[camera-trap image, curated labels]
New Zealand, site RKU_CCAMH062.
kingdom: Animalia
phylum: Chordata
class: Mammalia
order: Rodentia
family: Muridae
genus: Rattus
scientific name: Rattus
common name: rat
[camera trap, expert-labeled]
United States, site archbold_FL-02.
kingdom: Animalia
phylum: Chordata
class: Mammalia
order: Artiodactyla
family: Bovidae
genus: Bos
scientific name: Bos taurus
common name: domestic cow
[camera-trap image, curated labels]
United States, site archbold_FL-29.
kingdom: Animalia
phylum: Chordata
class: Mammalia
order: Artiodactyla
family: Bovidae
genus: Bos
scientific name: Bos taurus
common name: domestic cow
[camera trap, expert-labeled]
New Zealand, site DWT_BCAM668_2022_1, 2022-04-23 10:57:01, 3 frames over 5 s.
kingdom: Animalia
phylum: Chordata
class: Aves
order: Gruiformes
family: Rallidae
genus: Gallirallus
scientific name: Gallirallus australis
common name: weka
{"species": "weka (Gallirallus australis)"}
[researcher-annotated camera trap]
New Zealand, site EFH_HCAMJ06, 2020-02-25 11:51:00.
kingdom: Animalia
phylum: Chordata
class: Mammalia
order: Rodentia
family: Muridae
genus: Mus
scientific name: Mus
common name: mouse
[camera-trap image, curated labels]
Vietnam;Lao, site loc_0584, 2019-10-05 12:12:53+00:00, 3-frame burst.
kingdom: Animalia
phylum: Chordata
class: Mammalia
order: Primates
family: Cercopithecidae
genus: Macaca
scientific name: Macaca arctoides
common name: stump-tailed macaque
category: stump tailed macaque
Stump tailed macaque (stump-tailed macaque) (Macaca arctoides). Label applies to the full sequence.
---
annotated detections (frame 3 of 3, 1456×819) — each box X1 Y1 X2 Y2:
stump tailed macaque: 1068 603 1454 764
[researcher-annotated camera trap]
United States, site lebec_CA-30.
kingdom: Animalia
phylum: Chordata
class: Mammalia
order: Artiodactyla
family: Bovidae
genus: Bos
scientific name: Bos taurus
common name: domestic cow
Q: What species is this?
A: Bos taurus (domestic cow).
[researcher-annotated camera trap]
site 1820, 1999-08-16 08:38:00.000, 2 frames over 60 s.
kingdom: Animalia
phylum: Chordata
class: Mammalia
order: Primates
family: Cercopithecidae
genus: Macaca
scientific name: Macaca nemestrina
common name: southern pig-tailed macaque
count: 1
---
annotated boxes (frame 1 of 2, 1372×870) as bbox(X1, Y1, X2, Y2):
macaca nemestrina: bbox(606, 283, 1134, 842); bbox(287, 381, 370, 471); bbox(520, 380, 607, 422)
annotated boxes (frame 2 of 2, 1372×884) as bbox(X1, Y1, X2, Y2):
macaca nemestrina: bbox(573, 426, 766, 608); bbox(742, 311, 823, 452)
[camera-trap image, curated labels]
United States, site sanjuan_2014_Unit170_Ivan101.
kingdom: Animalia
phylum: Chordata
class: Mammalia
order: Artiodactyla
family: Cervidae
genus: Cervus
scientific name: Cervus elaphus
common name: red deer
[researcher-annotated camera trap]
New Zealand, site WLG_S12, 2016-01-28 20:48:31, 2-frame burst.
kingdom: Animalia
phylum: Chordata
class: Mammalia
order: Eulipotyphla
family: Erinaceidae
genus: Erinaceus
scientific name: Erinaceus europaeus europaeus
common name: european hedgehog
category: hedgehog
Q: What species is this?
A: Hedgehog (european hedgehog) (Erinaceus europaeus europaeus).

────────────────

- [Directions] In the records above, find each line with the word "States" and copy it.

- [Your response]
United States, site archbold_FL-02.
United States, site archbold_FL-29.
United States, site lebec_CA-30.
United States, site sanjuan_2014_Unit170_Ivan101.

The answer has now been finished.